*Objective 1*:
In the article about the Girls Walk, rewrite the passage between "Girls walk: Rewriting" and "into real life.", inclusive, changing "Instagram" to "TikTok".

*Document excerpt*:
From a spontaneous idea to a waterfront gathering of nearly 100 women, LYORA World’s first “Girls Walk” in Lebanon turned movement into connection and strangers into something closer.
Girls walk: Rewriting the rules of showing up
“It’s all happening…” read the caption floating above a hand-held sign that said it louder: Hot Girls Walk. Outside a glass-front café in Dbayeh, two women grin into the moment, arms raised, the kind of image that usually lives and dies on Instagram. This one didn’t. It spilled into real life.
Last Saturday morning, the waterfront filled with women arriving alone, in pairs, in small clusters; some hesitant, others already laughing. By the time the walk began, the number had climbed far past expectations. “I expected like 20, 30 people to register,” says Grace Hasrouny. “Now we have over 70 people registered already.”
Grace, 25, a digital media graduate and self-described creator of “moments and experiences,” had been working toward this for a year. Building a women’s community through her platform, LYORA World, came from a personal need as much as a social one. “As someone who is very growth-oriented, I struggled with this idea,” she says, searching for a connection that felt intentional.
This walk, as Grace describes it: “It’s not as random as you think it is.”

*Objective 2*:
Copy out the lines of the entries between the line holding "298, 129, 421)?" and the end of the entries, inclusive, without changing anything.

*Task inputs*:

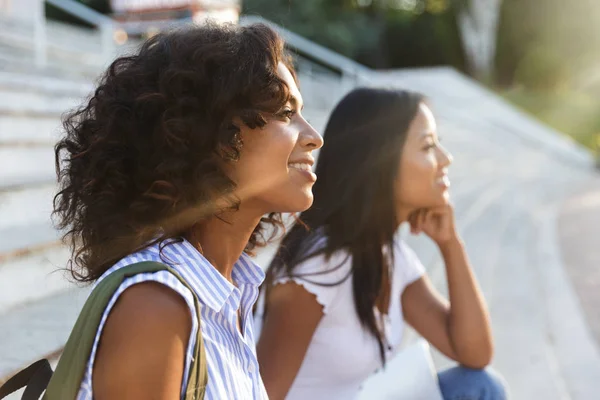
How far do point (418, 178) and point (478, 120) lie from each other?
38.0 feet

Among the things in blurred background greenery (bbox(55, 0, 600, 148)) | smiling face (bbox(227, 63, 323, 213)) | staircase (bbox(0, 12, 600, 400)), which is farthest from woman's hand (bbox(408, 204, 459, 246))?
blurred background greenery (bbox(55, 0, 600, 148))

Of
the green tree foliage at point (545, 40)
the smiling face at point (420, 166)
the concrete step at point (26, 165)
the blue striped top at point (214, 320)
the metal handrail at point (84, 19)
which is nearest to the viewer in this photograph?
the blue striped top at point (214, 320)

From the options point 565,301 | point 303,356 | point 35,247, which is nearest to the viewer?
point 303,356

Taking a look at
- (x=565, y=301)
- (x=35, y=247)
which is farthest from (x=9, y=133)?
(x=565, y=301)

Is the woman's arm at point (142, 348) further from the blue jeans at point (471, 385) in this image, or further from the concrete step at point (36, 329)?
the blue jeans at point (471, 385)

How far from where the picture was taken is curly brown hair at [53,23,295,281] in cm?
108

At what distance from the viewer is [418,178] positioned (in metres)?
2.23

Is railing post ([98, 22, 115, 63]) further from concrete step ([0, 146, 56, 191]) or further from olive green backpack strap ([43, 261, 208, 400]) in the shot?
olive green backpack strap ([43, 261, 208, 400])

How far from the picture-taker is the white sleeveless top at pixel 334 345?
1993mm

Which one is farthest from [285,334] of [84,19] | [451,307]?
[84,19]

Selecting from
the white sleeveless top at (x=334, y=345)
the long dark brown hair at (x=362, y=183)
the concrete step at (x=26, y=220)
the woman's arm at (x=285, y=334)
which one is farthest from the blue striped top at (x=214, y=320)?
the concrete step at (x=26, y=220)

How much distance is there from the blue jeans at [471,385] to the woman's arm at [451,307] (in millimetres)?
34

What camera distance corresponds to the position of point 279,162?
1.19 m

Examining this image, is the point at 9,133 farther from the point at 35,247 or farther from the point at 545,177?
the point at 545,177
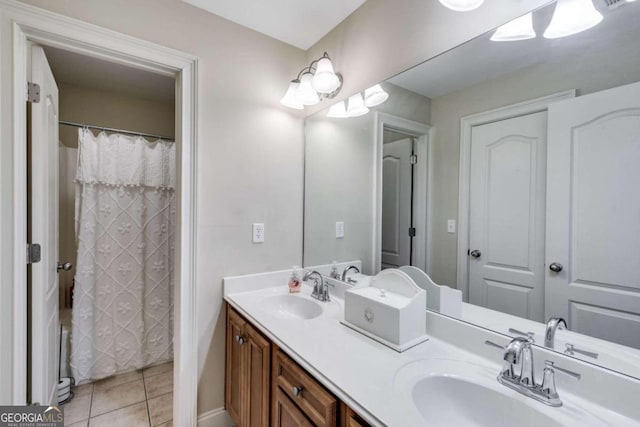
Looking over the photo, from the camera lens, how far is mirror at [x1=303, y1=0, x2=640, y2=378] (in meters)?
0.77

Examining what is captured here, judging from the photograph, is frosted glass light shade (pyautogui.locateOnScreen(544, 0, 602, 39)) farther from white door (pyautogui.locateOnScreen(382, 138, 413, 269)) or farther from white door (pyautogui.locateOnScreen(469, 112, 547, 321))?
white door (pyautogui.locateOnScreen(382, 138, 413, 269))

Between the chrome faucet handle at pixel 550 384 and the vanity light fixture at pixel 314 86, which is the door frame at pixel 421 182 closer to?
the vanity light fixture at pixel 314 86

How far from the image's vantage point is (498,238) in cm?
104

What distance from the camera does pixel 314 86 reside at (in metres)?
1.60

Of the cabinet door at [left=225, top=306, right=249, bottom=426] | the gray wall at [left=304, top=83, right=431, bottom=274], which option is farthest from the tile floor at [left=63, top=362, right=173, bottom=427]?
the gray wall at [left=304, top=83, right=431, bottom=274]

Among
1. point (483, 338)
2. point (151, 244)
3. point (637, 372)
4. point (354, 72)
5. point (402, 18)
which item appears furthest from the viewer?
point (151, 244)

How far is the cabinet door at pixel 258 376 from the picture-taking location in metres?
1.18

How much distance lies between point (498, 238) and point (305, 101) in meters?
1.24

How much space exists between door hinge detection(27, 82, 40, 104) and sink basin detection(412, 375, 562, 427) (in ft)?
6.25

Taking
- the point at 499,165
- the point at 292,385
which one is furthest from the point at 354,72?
the point at 292,385

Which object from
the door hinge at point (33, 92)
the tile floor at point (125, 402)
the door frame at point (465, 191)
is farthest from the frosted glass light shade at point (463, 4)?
the tile floor at point (125, 402)

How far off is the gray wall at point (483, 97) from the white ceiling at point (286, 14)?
0.84 m

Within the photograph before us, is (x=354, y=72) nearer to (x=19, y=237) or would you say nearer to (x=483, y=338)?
(x=483, y=338)

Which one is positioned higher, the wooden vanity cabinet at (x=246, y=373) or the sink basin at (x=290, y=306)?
the sink basin at (x=290, y=306)
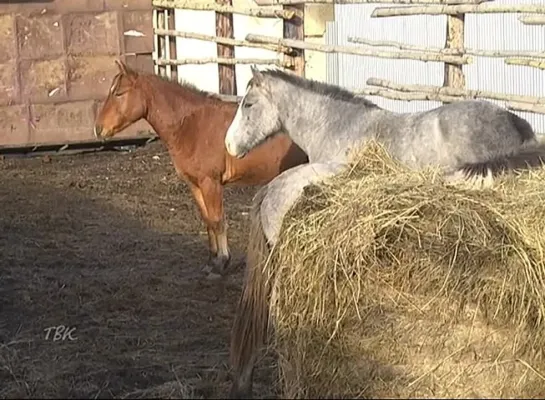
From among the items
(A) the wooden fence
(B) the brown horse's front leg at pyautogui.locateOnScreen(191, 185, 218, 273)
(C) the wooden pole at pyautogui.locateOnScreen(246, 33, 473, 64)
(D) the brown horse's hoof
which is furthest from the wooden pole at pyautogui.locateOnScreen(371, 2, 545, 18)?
(D) the brown horse's hoof

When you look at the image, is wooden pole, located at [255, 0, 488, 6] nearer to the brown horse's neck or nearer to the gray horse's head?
the brown horse's neck

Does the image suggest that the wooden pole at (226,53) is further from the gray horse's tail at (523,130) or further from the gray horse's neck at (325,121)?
the gray horse's tail at (523,130)

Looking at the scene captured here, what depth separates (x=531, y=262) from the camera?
4.67m

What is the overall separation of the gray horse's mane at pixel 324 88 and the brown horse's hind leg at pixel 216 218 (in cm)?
171

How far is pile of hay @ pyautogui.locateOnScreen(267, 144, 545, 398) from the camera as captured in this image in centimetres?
456

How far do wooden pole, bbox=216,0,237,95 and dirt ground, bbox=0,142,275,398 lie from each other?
1828 mm

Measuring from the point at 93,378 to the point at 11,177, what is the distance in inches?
265

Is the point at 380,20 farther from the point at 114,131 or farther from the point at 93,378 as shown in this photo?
the point at 93,378

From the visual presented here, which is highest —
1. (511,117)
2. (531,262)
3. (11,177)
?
(511,117)

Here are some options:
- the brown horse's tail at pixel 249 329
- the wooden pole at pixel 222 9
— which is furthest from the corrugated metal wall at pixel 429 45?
the brown horse's tail at pixel 249 329

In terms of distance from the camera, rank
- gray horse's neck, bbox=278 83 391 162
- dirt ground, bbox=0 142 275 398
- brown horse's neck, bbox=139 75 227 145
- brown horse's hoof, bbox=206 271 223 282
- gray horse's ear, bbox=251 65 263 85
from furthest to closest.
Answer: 1. brown horse's neck, bbox=139 75 227 145
2. brown horse's hoof, bbox=206 271 223 282
3. gray horse's ear, bbox=251 65 263 85
4. gray horse's neck, bbox=278 83 391 162
5. dirt ground, bbox=0 142 275 398

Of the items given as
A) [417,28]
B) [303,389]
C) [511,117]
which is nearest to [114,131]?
[417,28]

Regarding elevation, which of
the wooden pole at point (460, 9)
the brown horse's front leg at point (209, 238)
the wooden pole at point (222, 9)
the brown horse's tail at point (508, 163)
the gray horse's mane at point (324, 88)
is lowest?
the brown horse's front leg at point (209, 238)

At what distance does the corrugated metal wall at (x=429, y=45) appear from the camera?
8523 millimetres
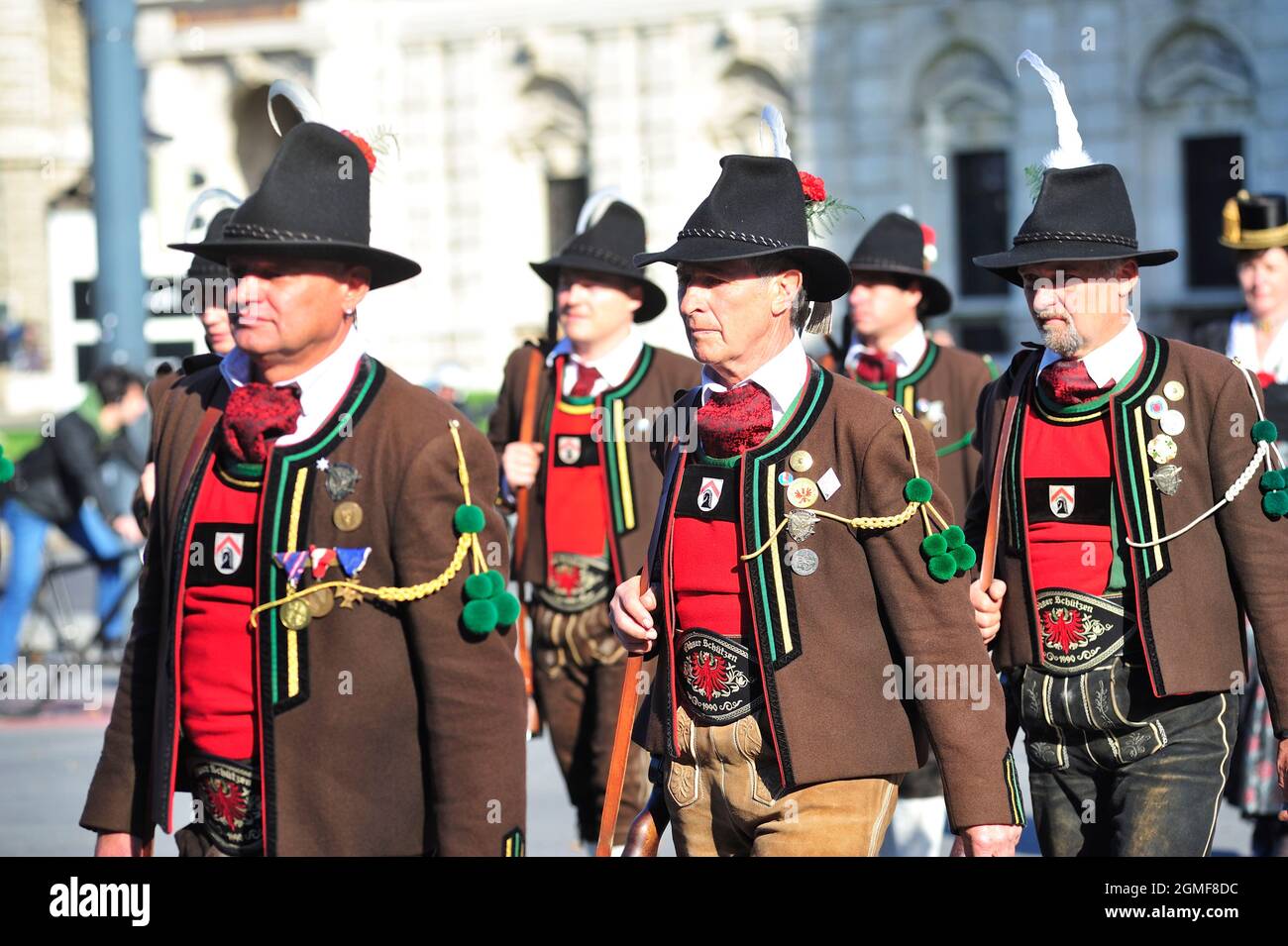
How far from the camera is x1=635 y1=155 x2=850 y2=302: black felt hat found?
443 centimetres

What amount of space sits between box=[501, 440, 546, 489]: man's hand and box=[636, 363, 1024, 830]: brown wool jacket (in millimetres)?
2802

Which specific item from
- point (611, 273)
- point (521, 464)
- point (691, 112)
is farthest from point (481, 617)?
point (691, 112)

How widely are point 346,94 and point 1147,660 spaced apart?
27345 millimetres

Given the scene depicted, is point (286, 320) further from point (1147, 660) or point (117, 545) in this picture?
point (117, 545)

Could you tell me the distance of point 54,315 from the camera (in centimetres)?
3462

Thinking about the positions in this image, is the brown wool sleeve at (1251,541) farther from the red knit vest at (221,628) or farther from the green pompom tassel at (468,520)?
the red knit vest at (221,628)

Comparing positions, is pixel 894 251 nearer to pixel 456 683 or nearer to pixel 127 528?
pixel 456 683

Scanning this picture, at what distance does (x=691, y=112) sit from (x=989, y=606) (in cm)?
2492

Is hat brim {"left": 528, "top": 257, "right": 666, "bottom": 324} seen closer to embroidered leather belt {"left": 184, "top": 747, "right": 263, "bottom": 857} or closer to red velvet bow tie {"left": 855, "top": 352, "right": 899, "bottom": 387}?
red velvet bow tie {"left": 855, "top": 352, "right": 899, "bottom": 387}

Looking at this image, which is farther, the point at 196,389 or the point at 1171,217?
the point at 1171,217

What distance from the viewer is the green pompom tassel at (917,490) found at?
4.29 metres

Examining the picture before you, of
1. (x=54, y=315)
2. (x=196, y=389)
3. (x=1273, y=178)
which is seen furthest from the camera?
(x=54, y=315)

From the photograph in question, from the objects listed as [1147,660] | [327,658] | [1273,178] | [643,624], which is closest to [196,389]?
[327,658]
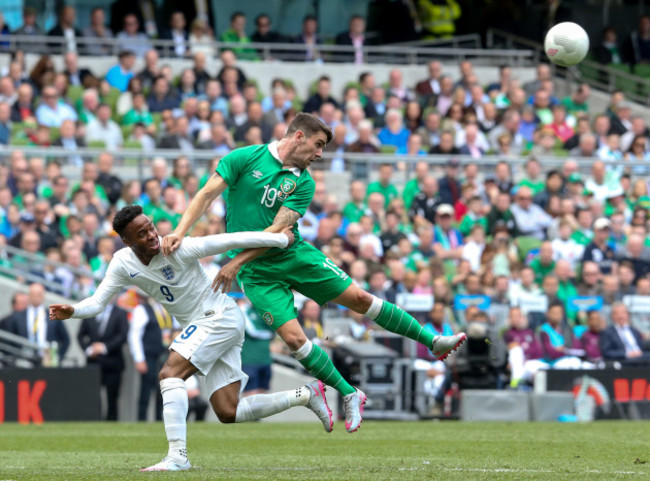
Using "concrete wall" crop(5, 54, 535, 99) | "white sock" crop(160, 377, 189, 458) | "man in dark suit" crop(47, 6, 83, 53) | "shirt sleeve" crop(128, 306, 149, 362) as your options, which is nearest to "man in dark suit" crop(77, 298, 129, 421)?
"shirt sleeve" crop(128, 306, 149, 362)

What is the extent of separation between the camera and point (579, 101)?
951 inches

*Correct result 1*:
Girls walk: Rewriting the rules of showing up
“It’s all happening…” read the caption floating above a hand-held sign that said it louder: Hot Girls Walk. Outside a glass-front café in Dbayeh, two women grin into the moment, arms raised, the kind of image that usually lives and dies on TikTok. This one didn’t. It spilled into real life.

*Correct result 2*:
Using "concrete wall" crop(5, 54, 535, 99) | "white sock" crop(160, 377, 189, 458) | "man in dark suit" crop(47, 6, 83, 53) | "shirt sleeve" crop(128, 306, 149, 362) as your options, which is nearest to "man in dark suit" crop(77, 298, 129, 421)?
"shirt sleeve" crop(128, 306, 149, 362)

What is the extent of separation between the camera and point (579, 101)?
951 inches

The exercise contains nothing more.